> [Consignes]:
- 1) Répondez à ces questions d'après l'entretien avec Carlos Fangueiro :
(a) Quel âge a Carlos Fangueiro ?
(b) Combien d'équipes peuvent encore être sacrées à mi-parcours, selon lui ?
(c) Quel joueur la Jeunesse a-t-elle perdu sur blessure la saison précédente ?
- 2) D'après l'entretien avec Carlos Fangueiro, pourquoi la première moitié du championnat n'a-t-elle pas été simple pour Pétange ?
- 3) Recopiez à l'identique le passage de l'entretien avec Carlos Fangueiro qui va de « On a effectué » à « mois (il sourit). ».

L'ancien joueur pro portugais est allé puiser chez les entraîneurs qui l'ont guidé en tant que joueur pour devenir le technicien assez bouillonnant que l'on voit le long de la ligne de touche du stade de Pétange. (photo Wildson Alves)

Champion d’automne avec son équipe «surprise» de Pétange, Carlos Fangueiro (42 ans) impressionne sur le banc depuis l’entame de cette campagne. Celui qui, en tant que joueur, a bossé sous les ordres de Leonardo Jardim ou Jorge Jesus est parvenu à insuffler le souffle nécessaire à ses joueurs. Rebelote en 2020 ?

Maintenant que vous êtes champion d’automne avec Pétange, tout le monde se demande si vous pouvez aller au bout…

On a effectué la moitié du chemin et il faut avouer que ça n’a pas été simple. Parce que l’évolution a été énorme au niveau de la BGL Ligue. Dans le passé, lors de certains championnats, parfois seules deux équipes pouvaient être sacrées. Ici, il en reste cinq ou six à mi-parcours. C’est bien plus compétitif. Il y a plus de surprises aussi. Tu vois que des clubs, même situés plus bas dans la hiérarchie, travaillent plus leur stratégie. Que tactiquement, c’est plus compliqué de trouver les solutions…

Et la partie qu’il nous reste à vivre dans ce championnat risque d’être encore plus difficile. Je ne peux pas vous dire aujourd’hui qu’on sera champions en fin d’exercice. Maintenant, j’espère que vous pourrez me reposer cette question dans quelques mois (il sourit).

Si on remonte douze mois en arrière, on revoit la Jeunesse en tête à la mi-saison. Avant qu’elle ne s’écroule après avoir notamment perdu Toni Luisi sur blessure. Quand on y repense, on se demande s’il ne pourrait pas vous arriver la même chose si vous veniez à perdre Artur Abreu, non ?

[Extrait du jeu de données]
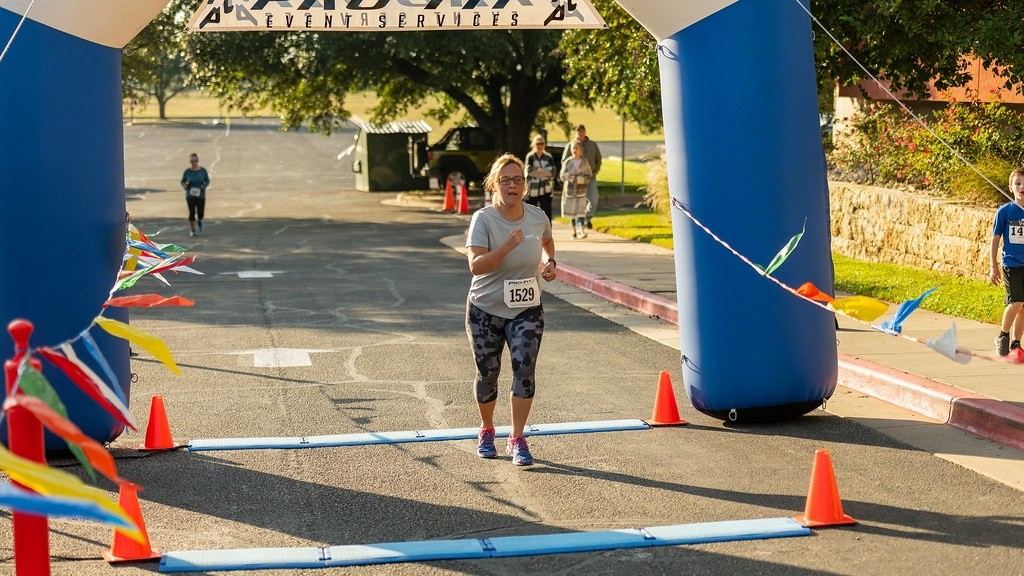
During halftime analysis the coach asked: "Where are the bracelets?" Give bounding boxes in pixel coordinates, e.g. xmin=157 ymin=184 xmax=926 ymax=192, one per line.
xmin=548 ymin=258 xmax=556 ymax=269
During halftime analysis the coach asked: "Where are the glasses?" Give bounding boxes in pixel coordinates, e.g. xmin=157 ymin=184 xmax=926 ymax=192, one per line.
xmin=496 ymin=176 xmax=525 ymax=185
xmin=190 ymin=160 xmax=198 ymax=163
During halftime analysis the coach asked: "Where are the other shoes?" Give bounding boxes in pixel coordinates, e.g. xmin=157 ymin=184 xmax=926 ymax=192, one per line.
xmin=190 ymin=230 xmax=196 ymax=236
xmin=580 ymin=231 xmax=588 ymax=238
xmin=198 ymin=221 xmax=202 ymax=232
xmin=571 ymin=234 xmax=576 ymax=239
xmin=587 ymin=223 xmax=593 ymax=228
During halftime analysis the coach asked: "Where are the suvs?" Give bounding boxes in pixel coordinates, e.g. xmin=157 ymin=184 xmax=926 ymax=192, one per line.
xmin=426 ymin=123 xmax=569 ymax=186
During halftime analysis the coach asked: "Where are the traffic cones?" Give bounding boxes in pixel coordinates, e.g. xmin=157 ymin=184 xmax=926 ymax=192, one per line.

> [Réponses]:
- 1)
(a) Il a 42 ans.
(b) Il en reste cinq ou six.
(c) Elle a perdu Toni Luisi.

- 2) L'évolution de la BGL Ligue a été énorme et le championnat est devenu bien plus compétitif : cinq ou six équipes peuvent encore être sacrées à mi-parcours. Même les clubs situés plus bas dans la hiérarchie travaillent davantage leur stratégie, si bien qu'il est tactiquement plus compliqué de trouver des solutions.

- 3)
On a effectué la moitié du chemin et il faut avouer que ça n’a pas été simple. Parce que l’évolution a été énorme au niveau de la BGL Ligue. Dans le passé, lors de certains championnats, parfois seules deux équipes pouvaient être sacrées. Ici, il en reste cinq ou six à mi-parcours. C’est bien plus compétitif. Il y a plus de surprises aussi. Tu vois que des clubs, même situés plus bas dans la hiérarchie, travaillent plus leur stratégie. Que tactiquement, c’est plus compliqué de trouver les solutions…

Et la partie qu’il nous reste à vivre dans ce championnat risque d’être encore plus difficile. Je ne peux pas vous dire aujourd’hui qu’on sera champions en fin d’exercice. Maintenant, j’espère que vous pourrez me reposer cette question dans quelques mois (il sourit).